Presidents on parade at Africa-EU summit in February 2022

Michael Taylor is ACCA's chief economist

The African economy has fared badly during the pandemic, both in absolute terms and relative to other global regions. Last year its GDP grew by less than 4%, while the world economy expanded by almost 6%. The International Monetary Fund (IMF) forecasts roughly similar rates of growth for Africa and the world of 4% in 2022, but African GDP should be growing much faster than the global average, given its growing population and catch-up potential, at around 10% a year.

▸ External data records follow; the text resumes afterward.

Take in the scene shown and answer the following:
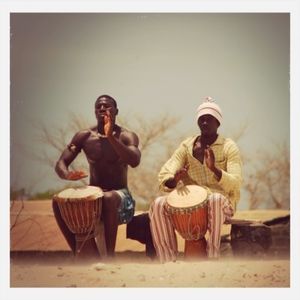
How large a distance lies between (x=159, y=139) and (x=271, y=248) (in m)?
1.53

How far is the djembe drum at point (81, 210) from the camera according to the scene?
256 inches

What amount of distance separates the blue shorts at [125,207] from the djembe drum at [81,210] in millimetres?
207

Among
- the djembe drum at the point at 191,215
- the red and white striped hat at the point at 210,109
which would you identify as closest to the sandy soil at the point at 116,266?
the djembe drum at the point at 191,215

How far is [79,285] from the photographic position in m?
6.50

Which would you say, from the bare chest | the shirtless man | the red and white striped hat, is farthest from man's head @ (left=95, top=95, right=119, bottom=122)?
the red and white striped hat

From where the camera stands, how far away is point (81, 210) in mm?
6496

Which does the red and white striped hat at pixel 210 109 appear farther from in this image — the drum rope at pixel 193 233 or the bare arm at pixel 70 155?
the bare arm at pixel 70 155

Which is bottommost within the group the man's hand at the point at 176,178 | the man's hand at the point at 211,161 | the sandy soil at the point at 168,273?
the sandy soil at the point at 168,273

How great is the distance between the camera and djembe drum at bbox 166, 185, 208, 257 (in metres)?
6.40

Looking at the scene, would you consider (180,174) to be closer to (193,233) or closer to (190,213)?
(190,213)
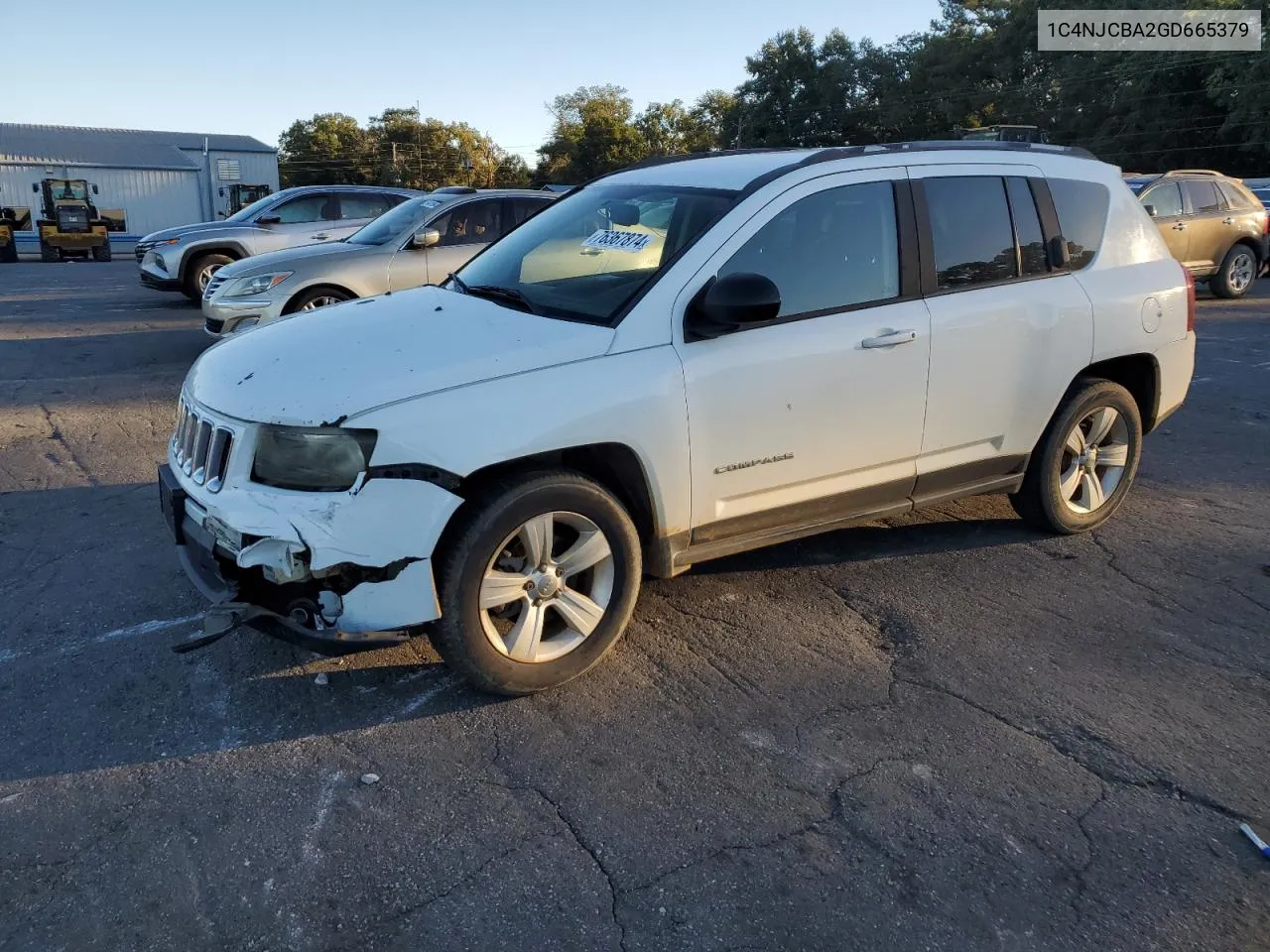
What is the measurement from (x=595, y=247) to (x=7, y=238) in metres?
30.9

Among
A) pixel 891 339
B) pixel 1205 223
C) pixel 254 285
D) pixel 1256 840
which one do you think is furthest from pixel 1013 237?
pixel 1205 223

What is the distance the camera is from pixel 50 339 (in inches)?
443

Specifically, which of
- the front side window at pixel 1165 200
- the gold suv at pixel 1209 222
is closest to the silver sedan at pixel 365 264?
the front side window at pixel 1165 200

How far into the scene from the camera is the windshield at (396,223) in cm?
951

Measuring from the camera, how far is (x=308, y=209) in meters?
13.6

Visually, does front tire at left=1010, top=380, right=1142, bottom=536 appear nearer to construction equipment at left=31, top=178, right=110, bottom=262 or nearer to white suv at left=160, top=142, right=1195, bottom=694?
white suv at left=160, top=142, right=1195, bottom=694

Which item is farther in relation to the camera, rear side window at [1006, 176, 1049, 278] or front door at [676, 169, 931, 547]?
rear side window at [1006, 176, 1049, 278]

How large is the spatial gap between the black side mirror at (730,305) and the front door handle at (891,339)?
567 millimetres

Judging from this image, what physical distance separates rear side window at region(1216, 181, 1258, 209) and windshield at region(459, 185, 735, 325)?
44.1 feet

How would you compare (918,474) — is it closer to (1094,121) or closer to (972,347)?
(972,347)

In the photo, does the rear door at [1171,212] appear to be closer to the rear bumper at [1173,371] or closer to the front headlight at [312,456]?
the rear bumper at [1173,371]

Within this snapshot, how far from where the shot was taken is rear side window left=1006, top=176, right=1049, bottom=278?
454 cm

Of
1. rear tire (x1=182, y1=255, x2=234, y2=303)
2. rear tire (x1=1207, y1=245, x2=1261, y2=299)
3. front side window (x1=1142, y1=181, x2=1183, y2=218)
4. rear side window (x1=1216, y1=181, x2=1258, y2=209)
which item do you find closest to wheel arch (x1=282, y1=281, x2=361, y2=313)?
rear tire (x1=182, y1=255, x2=234, y2=303)

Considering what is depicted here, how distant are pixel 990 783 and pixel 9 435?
7.03m
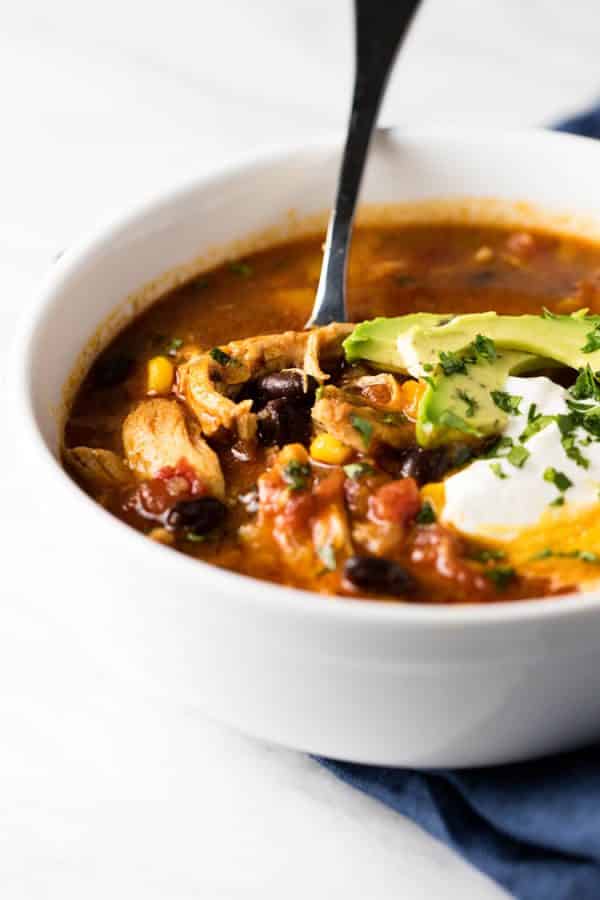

Unlike advanced economies, Africa did not have the fiscal resources to support household and business incomes during Covid-19 lockdowns and social restrictions. As a result, its post-pandemic recovery has been weak and further hampered by a very low rate of vaccination, which has pushed debt levels up, in many cases to unsustainable levels. According to the World Bank, by the end of 2021, South Africa, Angola, Mozambique and Kenya were among the 12 countries that had debt levels in excess of 70% of GDP.

SDRs give substantial extra liquidity without adding to a country’s debt burden

The IMF’s creation in 2021 of an extra US$650bn worth of special drawing rights (SDRs) could help many African countries. SDRs are a form of liquidity that are added to a country’s foreign exchange reserves. Their main advantage is to give substantial extra liquidity without adding to a country’s debt burden. This new allocation would give governments greater flexibility to use foreign hard currency to finance imports, boost their public finances or pay off debts.

Uneven distribution

But the rules are that any new issue of SDRs is distributed on the basis of capital contributions to the IMF. The US was accordingly allocated 17% of the US$650bn total, worth around US$113bn. The entire continent of Africa received just US$33bn (5% of the total), and even this was heavily skewed in favour of just two countries, South Africa and Nigeria.

Acknowledging this lopsided allocation, G7 leaders committed to voluntarily recycling US$100bn of these new SDRs to emerging and low-income countries. But progress has been slow, with only US$55bn pledged by the time of the African-EU summit in February 2022. The summit’s final communiqué welcomed the SDRs promised by some EU members, amounting to US$13bn of the US$55bn total so far pledged, and encouraged other EU nations to pledge some of their allocation. 

But even a generous overall SDR boost will not solve Africa’s debt and growth issues. The IMF estimates that, as a bare minimum, the continent needs US$285bn by 2025 to fully recover from the effects of the pandemic, with US$135bn of this for low-income countries.

And twice as much is necessary if Africa is to get back on its pre-pandemic catch-up rate of growth (that is, the economic growth needed to catch up with advanced economies). Even with some top-up to the US$33bn initial allocation, SDRs can therefore make only a modest contribution to putting Africa back on track. Debt relief and debt restructuring will continue to have a significant role to play too.

Removing tariff and non-tariff barriers would boost intra-African trade by nearly 50%

AfCFTA potential

Yet there is a lot Africa can do for itself. One obvious area is to push forward on the African Continental Free Trade Area (AfCFTA), designed to boost intra-African trade. Tariffs, onerous customs checks, and poor and limited road/rail/port infrastructure all add considerable costs to trade within Africa, lifting prices and damaging productivity. The IMF estimates that the removal of tariff barriers alone would boost intra-African trade by around 15%, while eliminating non-tariff barriers would yield double that figure.

Despite 44 out of 51 African countries ratifying AfCFTA, no trade has yet taken place on AfCFTA terms. A protectionist attitude among some big countries and wrangling over rules-of-origin issues have held back progress. And, of course, improving the quality and scale of infrastructure will require significant investment over a number of years. The potential gains, though, are huge and would be spread across the continent.

Of the 25 least connected countries in the world, 21 are in Africa

Power of connections

The provision of fast and reliable internet access across Africa could generate enormous domestic and external benefits. Emerging markets are taking an increasing share of the growing trade in digitally deliverable services, such as insurance, business and finance. However, according to the World Economic Forum, of the 25 least connected countries in the world, 21 are in Africa. This has led to initiatives such as the African Union’s Digital Transformation Agenda 2030, which aims to digitally connect every household, business and government in Africa by that date.

Africa faces great challenges in recovering from the effects of the Covid-19 pandemic. The war in Ukraine is another headwind for the continent, which imports a significant proportion of its wheat from Russia and Ukraine. Poverty and food insecurity are increasing. Debt levels have risen significantly and in some countries are at unsustainable levels.

Extra liquidity in the form of SDRs from the IMF will help but can only be part of the solution. Debt relief and restructuring will also be necessary. In the longer term, Africa needs a return to annual GDP growth rates of up to 10% to get itself back on the catch-up path. The key ingredients here are better infrastructure, freer trade and digital technology.